GEELONG — A motion to campaign against an agreement between an arms manufacturer and Melbourne University that gives internship opportunities to students was voted down after a fiery debate driven by the Australasian Union of Jewish Students (AUJS).

Ben Ezzes, from the AUJS, spoke against the motion which would have compelled the the National Union of Students to actively campaign against the partnership with one of the world’s leading weapon manufacturers.

Socialist Alternative members shouted at Ezzes, who said it was anti-semitic to condemn the partnership with the University of Melbourne.
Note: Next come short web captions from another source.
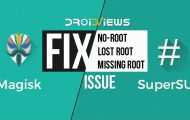 Missing Root Access Issue on Android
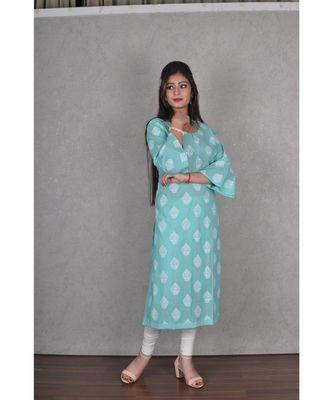 Turquoise Blue Cotton Jaipuri Kurta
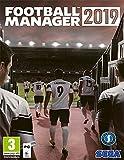 Football Manager 2019 - Edición Estándar
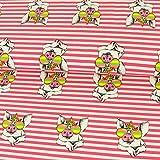Baumwolljersey cooles Einhorn Schwein gestreift pink neon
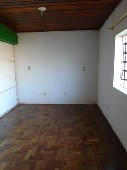 Dormitório (inferior).JPG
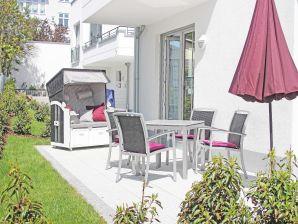 Ferienwohnung 03 in der Villa Annika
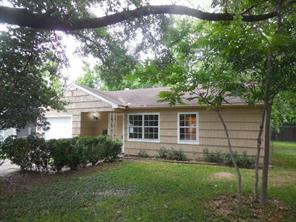 Houston Home at 6602 Underhill Street Houston                           , TX                           , 77092-5722 For Sale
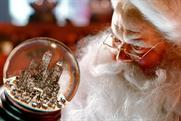 Last year's Coca-Cola Christmas 'Snowglobes' ad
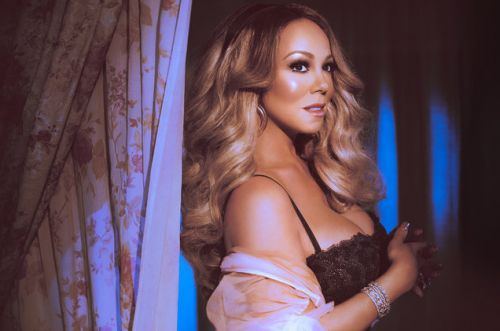 While You Were Laughing At Mariah Carey She Was Making Yet Another Dope Album
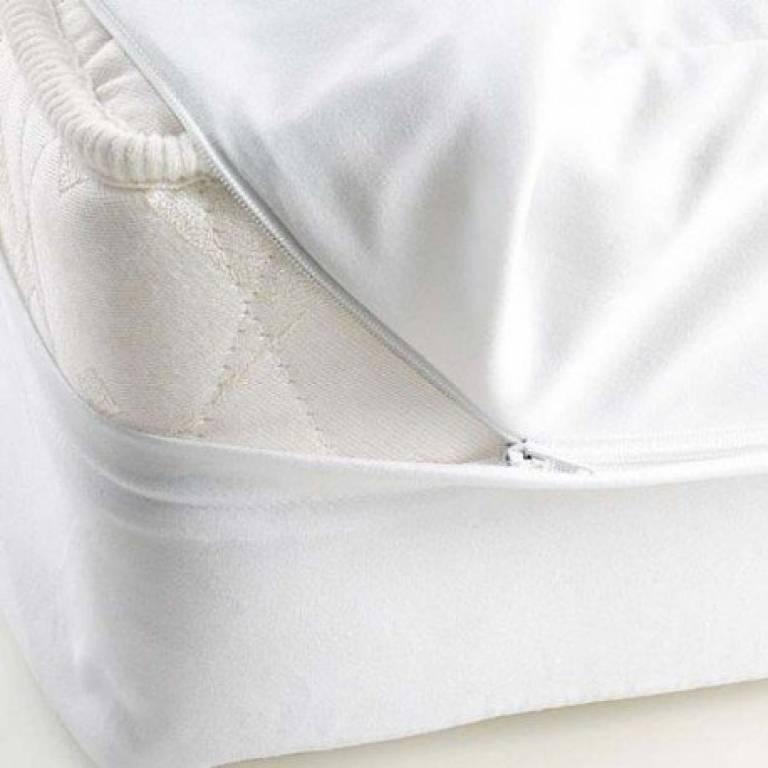 Funda de colchón Mash rizo (blanco, 90x200 cm)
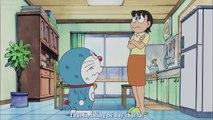 Doraemon Vietsub Tập 301   Phòng của Nobita, cấm không được vào & Yên tâm! Bảo hiểm Jaian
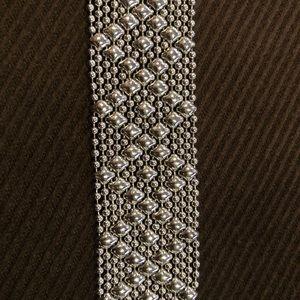 Liquid metal bracelet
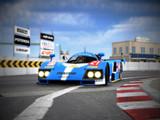 MMD Le Mans Series 2015 開幕!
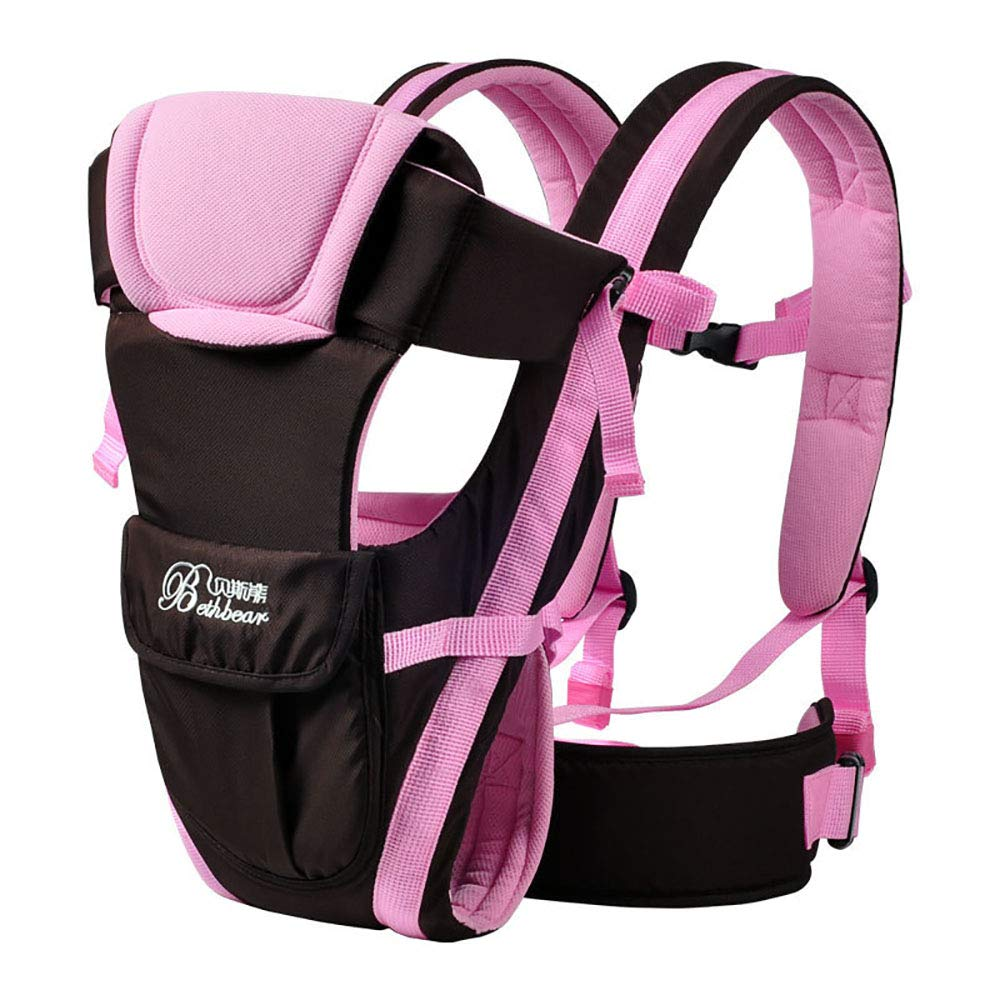 2-30 Months Baby Carrier, Ergonomic Kids Sling Backpack Pouch wrap Front Facing Multifunctional Infant Kangaroo Bag (Pink) 61iZAe8xAYL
Socialist Alternative members had been shouting condemnation of the arms manufacturer, which sells arms to major military powers, including Israel.

Student Unity and the Liberals voted the motion down, defeating the policy which condemned universities for doing deals with private corporations.

Mindi Suter (SAlt) from the University of Melbourne said: “We should always be against war … We need to be on the right side of history and not support genocide.”

Socialist Alternative shouted: “No racism no war, this is what we’re fighting for!”

The motion called on the NUS Education Officer to “produce and publicise materials condemning the relationships between private firms and universities, particularly those engaged in military research at Melbourne University, RMIT and the ANU.”

Lockheed Martin has had a relationship with the University of Melbourne since 2010 and established a laboratory as part of the partnership in 2016.

All the University of Melbourne delegates to the NUS National Conference voted for the ‘Lock out Lockheed’ motion.

The motion was moved by Nick Reich (SAlt) and Shania Khan (SAlt), both from the University of Melbourne.

The tensions on conference floor came after the Grassroots’ Dylan Lloyd allegedly threatened to pull quorum in the morning after Ariel Zohar, an observer from the Australasian Union of Jewish Students and a former RMIT University Student Union president, came to conference floor wearing a t-shirt that said: “The Promised Land”.

Lloyd told Woroni that he didn’t intend to pull quorum but said there “was discomfort from Jewish members of our delegation especially when they [the AUJS] took a photo of our delegates without consent sitting by their delegation.”

The ANU’s newly elected education officer, Harry Needham, said after the morning’s session that there was “lively debate. Some perhaps wasn’t needed.”